On February 28, 2017, America’s new president gave a speech before Congress. In it, he restated his campaign formula to “make America great” through trade restrictions, a wall on the Mexican border, and military action against foreigners.

The press apparently expected more of the broken sentences and Twitter English that were still astounding people in those early days before our current numbness set in.

Instead, the president surprised everyone with mostly complete sentences, good grammar, optimism, and surprising formal presentation skills.

The press fawned over his performance.

NBC News called it a “bold agenda with a softer tone” by a president “at his most presidential.”
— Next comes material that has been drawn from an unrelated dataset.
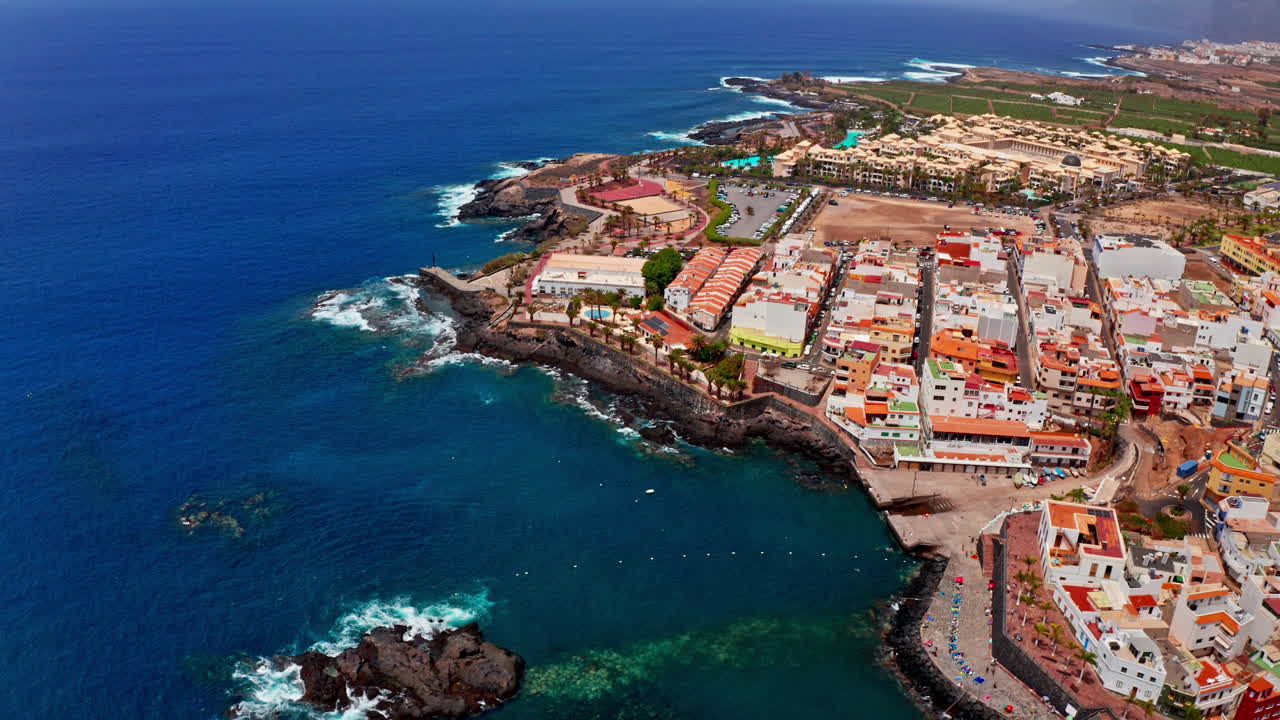 테네리페, 카나리아 제도, 스페인의 아름다운 화산 바위 해안에서 공중 드론 촬영. 해변 리조트, 푸른 바다 및 지역 마을의 높은 전망. 여름 휴가 목적지.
A Fox News headline declared that the president “…stuns media detractors with ‘extraordinary’ speech…”.

According to CNN, the president “adopted a statesmanlike cadence, hitting notes of inspiration. For once, this most unorthodox of politicians struck a conventional presidential posture…”

What exactly were these “presidential” “notes of inspiration”? Nestled between the casual promises to “break the cycle of poverty” and put “American footprints on distant worlds” may have been a promise to produce anti-immigrant propaganda.
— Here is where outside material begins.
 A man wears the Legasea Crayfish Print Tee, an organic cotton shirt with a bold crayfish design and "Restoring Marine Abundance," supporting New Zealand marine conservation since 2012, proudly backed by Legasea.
“…I have ordered the Department of Homeland Security to create an office to serve American victims. The office is called VOICE – Victims of Immigration Crime Engagement. We are providing a voice to those who have been ignored by our media, and silenced by special interests.”

The president then pointed to three people placed in the audience whose family members had been murdered by undocumented immigrants, as if to make real the supposed emergency of immigrant crime.

Certainly these three carefully-selected individuals have suffered due to crimes by immigrants, but how many millions of people could be found whose relatives died at the hands of a US citizen?

The president claimed in no uncertain terms that there is a crisis of criminality among undocumented immigrants. Does this claim stand up to scrutiny? Actually, no. Sociologist Bianca Bersani and criminologist Alex Piquero write,

“Research dating back more than a century documents a pattern whereby the foreign-born are involved in crime at significantly lower rates than their peers.”

Furthermore, the data indicate that foreign-born individuals are less likely to end up in prison, and are less likely to offend in general. First-generation immigrants commit crimes at far lower rates than native U.S. citizens, a trend that persists throughout the young-adult lifespan:

Chart showing lower crime rates committed by immigrants across the lifespan

Graphic credit: http://www.sentencingproject.org/wp-content/uploads/2017/03/Immigration-and-Public-Safety.pdf

Overall, the U.S. has experienced a decrease in crime over the past quarter-century, particularly in places with high immigration.

Of course, it would be naïve to think such facts matter. This obsession with American citizens victimized by undocumented foreigners is part of a political narrative that justifies the president’s agenda.

According to this political narrative, the stagnation of middle-class wages is not at all related to the dissolution of labor unions, the automation of manufacturing, information technology, or the shift to service industry employment.

According to the narrative, our dissatisfactions are the fault of illegal immigrants. If the government would simply eliminate or otherwise harm those antagonists, life would return to the halcyon days referred to by the slogan “make America great again.”

The president’s narrative makes little sense to anyone who takes accountability for their own life, or seeks to avoid the disabling habits of finger-pointing and excuse-making. Thus, politicians and pundits manufacture their own evidence, employing the anecdotal fallacy in an attempt to obtain plausibility.

The far-right’s data analysis methodology goes like this:

Stories consistent with the political narrative are selected from across the nation, or fabricated, and presented en masse to create an impression of a general situation. The individual anecdotes are either true or unverifiable, and can sometimes be linked to legitimate news sources.

By presenting dozens of crime stories about, say, members of a certain ethnic or religious minority, far-right propagandists create the illusion of a dataset in the minds of their audiences. Who can argue statistics against hundreds of cherry-picked, emotive anecdotes? Of course, this curated list ignores the much larger list of crimes committed by people not in the targeted demographic.

Recall that Breibart.com, the life work of presidential chief strategist and campaign manager Steve Bannon, has a section for “black crime” which cherry-picks or simply fabricates stories about brown-skinned people attacking tan-skinned people. Breibart doesn’t have to openly state its racist conclusions. What other conclusions could be drawn from such an intentional gathering of anecdotes?

Also recall the president’s multi-tweet rant during the campaign in reaction to a story of an undocumented immigrant allegedly shooting a woman. Why bring this particular murder to the media spotlight? Why this story, out of the 15,000 or so murders that occur in the U.S. each year?

He was cherry-picking support for his June 16, 2015 statement:

“When Mexico sends its people, they’re not sending their best. … They’re sending people that have lots of problems, and they’re bringing those problems with us. They’re bringing drugs. They’re bringing crime. They’re rapists.”

Start with a conclusion, and an anecdote can be found.

None of this is new.

White supremacists used this method throughout history. Lynch mobs in the Deep South murdered thousands of brown-skinned people based on often-fabricated accounts of crime. Then, of course, there was Der Sturmer, the Nazi-era propaganda newspaper devoted to anecdotal and fabricated accounts of crime and conspiracy by Jews.

The new VOICE office is ostensibly about advocacy for crime victims. However, a bureaucratic call center in Washington D.C. seems an odd way to help crime victims. Wouldn’t local assistance be more efficient? If helping crime victims is a good idea, why limit the program to victims of crimes committed by undocumented immigrants? Why the concern about victims of immigrant-committed crimes being “ignored by our media, and silenced by special interests”?

Is the real point of VOICE to gather or generate more anecdotes? Will the White House soon begin publishing Der Trumpstermer, a new racist listing of cherry-picked anecdotes?